Secure a University Computer
To secure a University-owned computer or other electronic device, see the Securing Private Data, Computers & Other Electronic Devices Policy. The policy requires that University private data be stored on University-owned computers. Employees may not store University private data on personally owned computers or other personally owned electronic devices.
While using your computer
- Use a Separate Account & Strong Passwords
- Verify Security Patches and Updates are Installed
- Store Data on University File Servers
- Protect your USB Drives/Removable Media
- Secure Your Web Browser
- Prevent Unauthorized Use
- Use Safe Computing Practices
Use a Separate Account & Strong Passwords
A separate standard user level account should be used for daily tasks such as email and web surfing. Use of the administrative level account must be limited to those actions which require administrative access. See Administrative Privileges for additional information that you should know.
All accounts, including an account with administrative privileges should use strong passwords. Assigning a difficult to guess passwords is an important step in protecting your computer from misuse by others.
See Password Tips.
Verify Security Patches & Updates are Installed
Periodically check for missing security patches by running an application (e.g, metaquark) that scans for missing patches. See Security and Tools Downloads.
Install the security patches for the operating system, when prompted to install. Some security patches may require a restart of the computer to complete the installation.
Security patches/updates must be installed as soon as possible but not more than 30 days after release by the vendor.
Application software (e.g., Adobe, Office, browser, iTunes) also needs to be patched for security holes. Install the security patches for the application software, when prompted to install. Some security patches may require a restart of the computer to complete the installation.
If the application software does not have an automatic update feature, check the vendor's site frequently and apply security patches as soon as possible or use an application (e.g, metaquark) that scans for missing patches. See Security and Tools Downloads.
Patching for designated high risk software applications is required as soon as possible but not more than 30 days after availability from vendor.
Store Data on University File Servers
The documents, spreadsheets and the files you use should be stored on a University file server. University private data must be stored on University-owned computers. Talk to your local IT Professional staff about where to store your data. For examples of private data, see Private Data Interview Form (PDF).
Protect your USB Drives/Removable Media
If you copy data to removable media (USB flash drive, CD or DVD), the physical security of the removable media should be at least equal to that of the machine the data originated from.
To protect the data stored on these devices, encrypt them so if they are lost no one can read the information stored on the device without the encryption password.
Use an encrypted USB drive like Kanguru Defender or encryption software like TrueCrypt. See Encrypting Data for more information. Plans should also be made to allow recovery from unexpected problems.
Secure Your Web Browser
To reduce risk associated with the web, see the recommended settings to Secure Your Web Browser.
Prevent Unauthorized Use
When you are not at your desk and using your computer, anybody else could be using it instead. This gives a person the ability to install a virus, steal files, or perform actions while appearing to be you. Locking your work station and requiring a password when returning from a screen saver are excellent ways of preventing this.
Windows also give you the option to lock the workstation at any given time. To do this, simply hold down the "Windows" key and press the letter "L".
Use Safe Computing Practices
Our recommended steps can only protect you from what is known. Using safe computing practices can limit your exposure to these new things that appear on the Internet before the makers of our recommended products can produce updates to protect you.
Some safe computing practices include:
- Never open an e-mail attachment from a questionable source. If you receive an unexpected attachment from a trusted source, contact the sender and ask them if they meant to send you this. Many virus will send you attachments while posing as someone you may know.
- Maintain multiple strong passwords. Don't use the same password for your online banking that you do for your e-mail. This could open you to serious risk. Check the strong passwords section for more guidance on picking a password.
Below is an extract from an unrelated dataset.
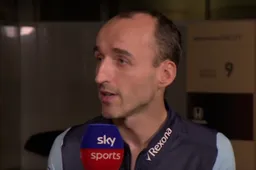 Kubica voelde het al in wintertests: '2018 zou een lang seizoen worden'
- To securely transfer files with collaborators internal or external to the University, see Transferring Documents Securely Using NetFiles on the University NetFiles web site.
- Do not download and run files you receive from chat buddies without first making sure that the person intentionally sent you the message.
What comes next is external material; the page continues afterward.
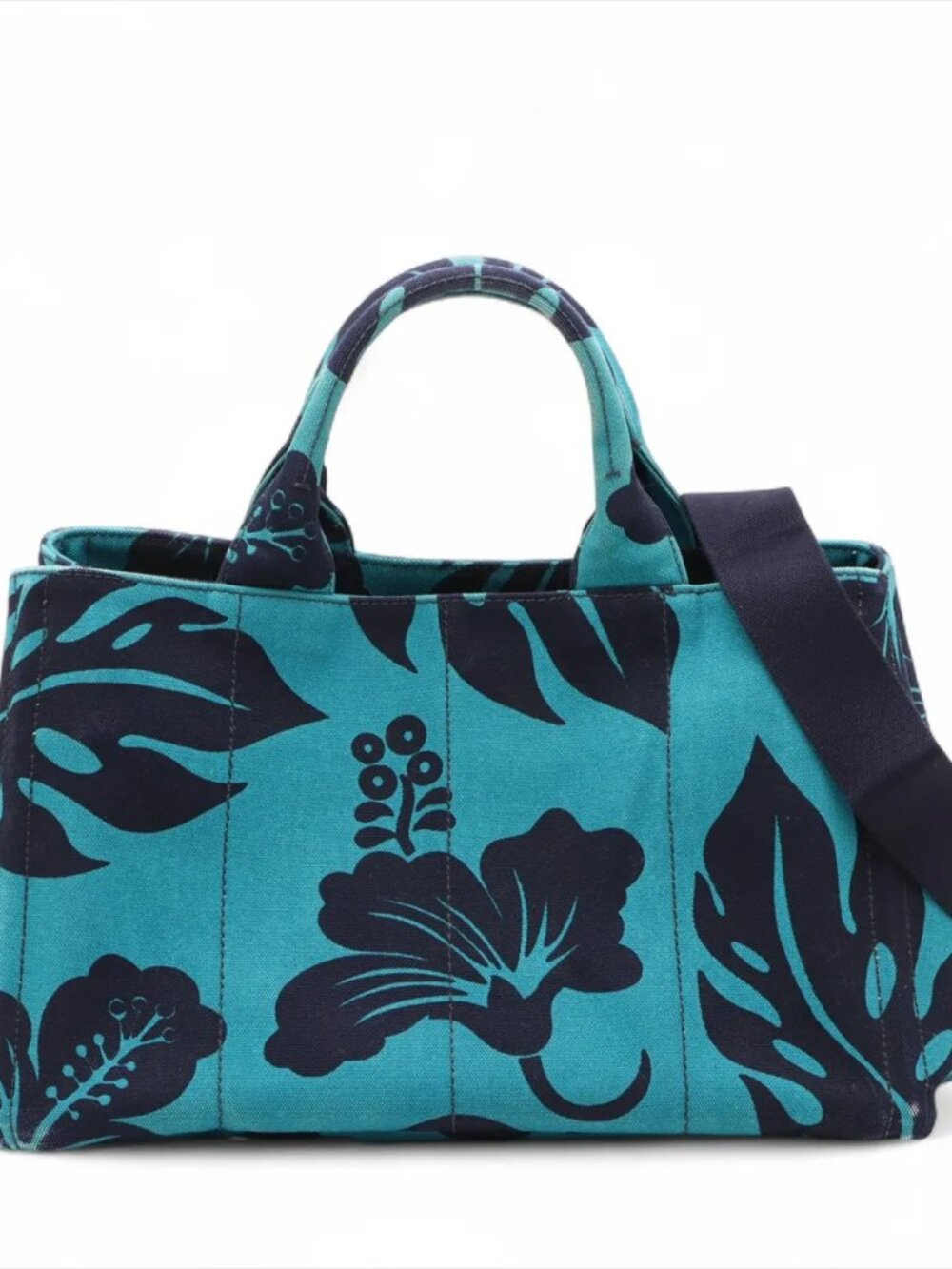PRADA RARE 2 WAY BAG A122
- Whenever you download software, make sure you read the user agreement. Many programs that you download from the Internet come with unwanted programs known as spyware.
- When working from home or via a wireless connection, use virtual private networking (VPN). Using VPN will provide you a secure connection directly to the University network and help prevent a possible attacker from reading sensitive information in transit. Use the VPN prior to starting Remote Desktop Protocol (RDP) to connect to a Microsoft Windows computer on campus. This software can be downloaded from VPN Web site.
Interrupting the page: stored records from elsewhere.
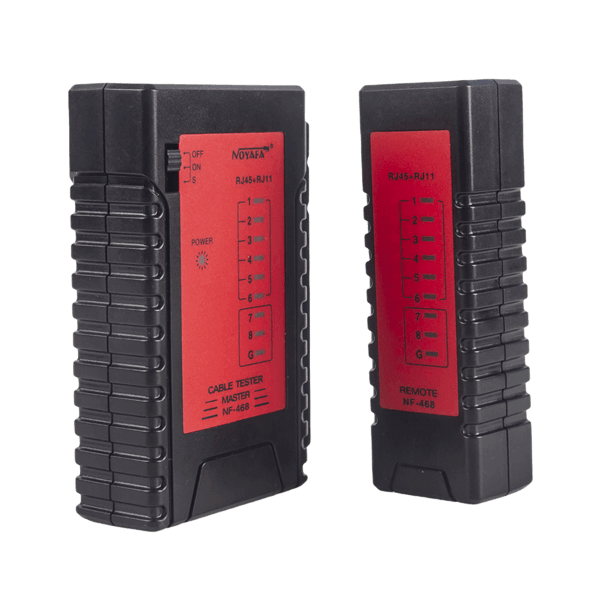 Testador de cabo de rede/telefone NOYAFA NF-468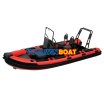 480 Small Rescue RIB Boat for Sale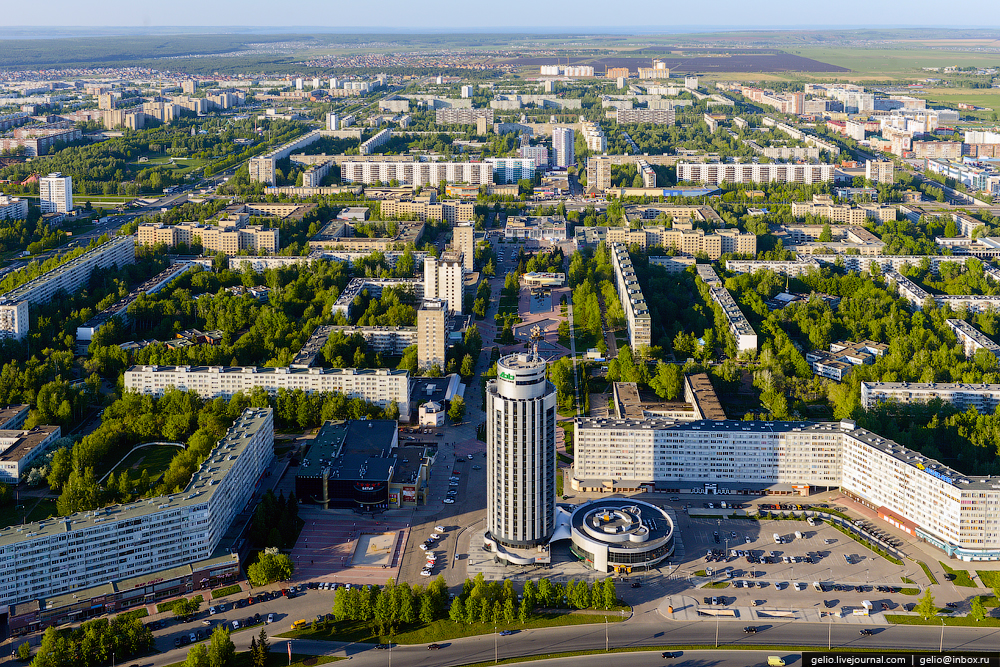 Ещё один аукцион в Набережных Челнах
- To protect the privacy of faculty, staff, and students on a daily basis, the university recommends installing R-Wipe & Clean on all University-owned Windows PCs. This software will securely erase the contents of the Recycle Bin, temporary files, browser cache, etc.
This is not an exhaustive list. There are so many computing scenarios that they could never all be recorded. When you are presented with an unknown situation, always err on the side of caution and ask your department's IT Professional for guidance on how to proceed.